-- TEXT --
This year has been an exercise in learning how to see, not only with my eyes but also with my hands and fingers. For those of you who have been following my journey thus far, you may be aware that this year featured our junior surgery labs. I have been able to complete my first canine neuter and spay, feline spay, sheep cesarean section, and bovine laparotomy and rumenotomy surgeries. In addition, being a livestock-emphasis student, I have had my fair share of rectal palpation experience both in cows and horses. Each of these experiences has taught me so much, however, one common denominator has helped me to advance my skills the most: the slow and steady process of training my hands to “see” what my eyes cannot.

-- RECORDS SUPPLIED --
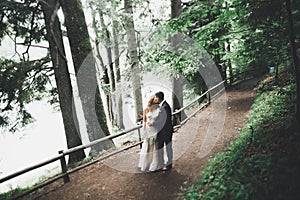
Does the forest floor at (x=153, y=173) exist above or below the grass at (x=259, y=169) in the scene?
below

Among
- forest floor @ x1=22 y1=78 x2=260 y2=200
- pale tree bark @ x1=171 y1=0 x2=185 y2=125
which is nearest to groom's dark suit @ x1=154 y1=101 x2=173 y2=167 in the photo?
forest floor @ x1=22 y1=78 x2=260 y2=200

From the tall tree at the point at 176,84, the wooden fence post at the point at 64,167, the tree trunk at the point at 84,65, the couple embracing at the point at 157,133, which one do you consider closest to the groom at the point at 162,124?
the couple embracing at the point at 157,133

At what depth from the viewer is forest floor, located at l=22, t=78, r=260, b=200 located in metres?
5.81

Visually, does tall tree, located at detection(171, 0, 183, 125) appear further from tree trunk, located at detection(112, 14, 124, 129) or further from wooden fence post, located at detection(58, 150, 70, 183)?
wooden fence post, located at detection(58, 150, 70, 183)

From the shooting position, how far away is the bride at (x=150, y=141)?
630 centimetres

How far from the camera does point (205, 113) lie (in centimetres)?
1253

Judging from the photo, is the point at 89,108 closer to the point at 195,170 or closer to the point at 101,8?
the point at 101,8

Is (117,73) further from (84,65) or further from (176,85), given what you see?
(84,65)

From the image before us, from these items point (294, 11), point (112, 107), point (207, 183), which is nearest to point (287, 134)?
point (207, 183)

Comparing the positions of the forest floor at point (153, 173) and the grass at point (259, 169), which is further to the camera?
the forest floor at point (153, 173)

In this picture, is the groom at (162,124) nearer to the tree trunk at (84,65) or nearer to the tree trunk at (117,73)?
the tree trunk at (84,65)

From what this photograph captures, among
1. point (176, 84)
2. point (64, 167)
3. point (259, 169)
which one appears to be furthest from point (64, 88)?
point (259, 169)

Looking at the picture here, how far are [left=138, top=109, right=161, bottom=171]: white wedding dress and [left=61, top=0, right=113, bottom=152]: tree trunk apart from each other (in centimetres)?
359

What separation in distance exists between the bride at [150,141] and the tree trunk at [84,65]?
3.60 metres
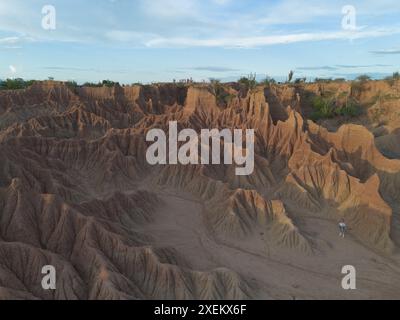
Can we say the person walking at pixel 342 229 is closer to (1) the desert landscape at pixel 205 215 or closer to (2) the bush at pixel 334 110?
(1) the desert landscape at pixel 205 215

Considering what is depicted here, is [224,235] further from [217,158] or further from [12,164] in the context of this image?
[12,164]

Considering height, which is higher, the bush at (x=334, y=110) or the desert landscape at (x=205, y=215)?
the bush at (x=334, y=110)

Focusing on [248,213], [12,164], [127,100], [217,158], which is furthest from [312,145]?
[127,100]

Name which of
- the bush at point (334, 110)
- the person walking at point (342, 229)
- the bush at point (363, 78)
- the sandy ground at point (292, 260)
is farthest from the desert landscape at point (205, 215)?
the bush at point (363, 78)

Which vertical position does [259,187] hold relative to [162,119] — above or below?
below

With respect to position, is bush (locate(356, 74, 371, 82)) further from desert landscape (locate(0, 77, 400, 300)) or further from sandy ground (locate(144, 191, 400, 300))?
sandy ground (locate(144, 191, 400, 300))

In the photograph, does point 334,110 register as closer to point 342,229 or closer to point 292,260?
point 342,229
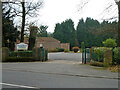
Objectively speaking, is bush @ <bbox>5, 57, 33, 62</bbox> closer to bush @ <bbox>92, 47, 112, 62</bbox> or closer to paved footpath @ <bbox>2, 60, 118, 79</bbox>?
paved footpath @ <bbox>2, 60, 118, 79</bbox>

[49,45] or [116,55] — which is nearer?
[116,55]

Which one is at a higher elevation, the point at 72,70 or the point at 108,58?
the point at 108,58

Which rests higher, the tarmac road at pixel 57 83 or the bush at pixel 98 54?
the bush at pixel 98 54

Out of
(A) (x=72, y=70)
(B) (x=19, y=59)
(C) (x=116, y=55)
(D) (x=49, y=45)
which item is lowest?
(A) (x=72, y=70)

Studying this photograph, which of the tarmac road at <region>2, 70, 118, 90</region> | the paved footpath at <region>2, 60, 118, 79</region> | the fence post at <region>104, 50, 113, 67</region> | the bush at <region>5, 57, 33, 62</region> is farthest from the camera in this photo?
the bush at <region>5, 57, 33, 62</region>

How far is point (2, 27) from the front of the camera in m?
28.8

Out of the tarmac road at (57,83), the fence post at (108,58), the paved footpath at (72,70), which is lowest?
the paved footpath at (72,70)

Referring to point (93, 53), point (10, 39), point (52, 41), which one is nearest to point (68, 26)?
point (52, 41)

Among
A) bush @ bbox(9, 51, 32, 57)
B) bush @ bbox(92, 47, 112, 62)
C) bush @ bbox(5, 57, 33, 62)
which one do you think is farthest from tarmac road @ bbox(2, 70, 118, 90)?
bush @ bbox(9, 51, 32, 57)

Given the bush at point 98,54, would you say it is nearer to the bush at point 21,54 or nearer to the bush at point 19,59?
the bush at point 19,59

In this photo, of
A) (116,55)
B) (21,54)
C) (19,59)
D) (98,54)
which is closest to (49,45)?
(21,54)

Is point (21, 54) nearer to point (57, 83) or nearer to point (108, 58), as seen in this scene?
point (108, 58)

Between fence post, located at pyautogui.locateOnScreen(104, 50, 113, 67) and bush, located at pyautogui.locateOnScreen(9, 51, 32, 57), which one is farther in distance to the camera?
bush, located at pyautogui.locateOnScreen(9, 51, 32, 57)

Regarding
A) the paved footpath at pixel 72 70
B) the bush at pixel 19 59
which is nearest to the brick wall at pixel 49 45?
the bush at pixel 19 59
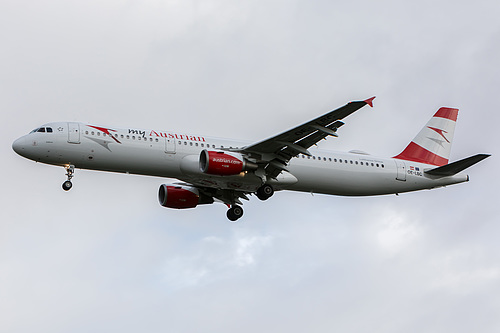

-- TASK REQUIREMENTS --
Write what comes next in the veterinary student's reflection on training the hands to "see," picking up right after its last sentence.

-- RESULT OF THE TASK --
At first, this concept felt so bizarre to me. But slowly, I began to realize just how valuable my hands could be to the diagnostic picture in front of me. As foreign as it felt at first, I needed to accept that I will not always be able to obtain a clear physical picture of each situation. Over time, I have grown more accustomed to trusting the “picture” that my sense of touch provides me. Whether I am locating an ovary within a dog’s abdomen, or palpating to stage a pregnancy in a cow, I am learning to let my hands be my guide.
I know that I am not yet a board certified surgeon or renowned herd health clinician, but I am embracing each opportunity as a learning process and I am slowly gaining confidence. Each new experience I have provides a training opportunity between my hands and my brain to translate what I feel into something that the brain can recognize and learn to “see.”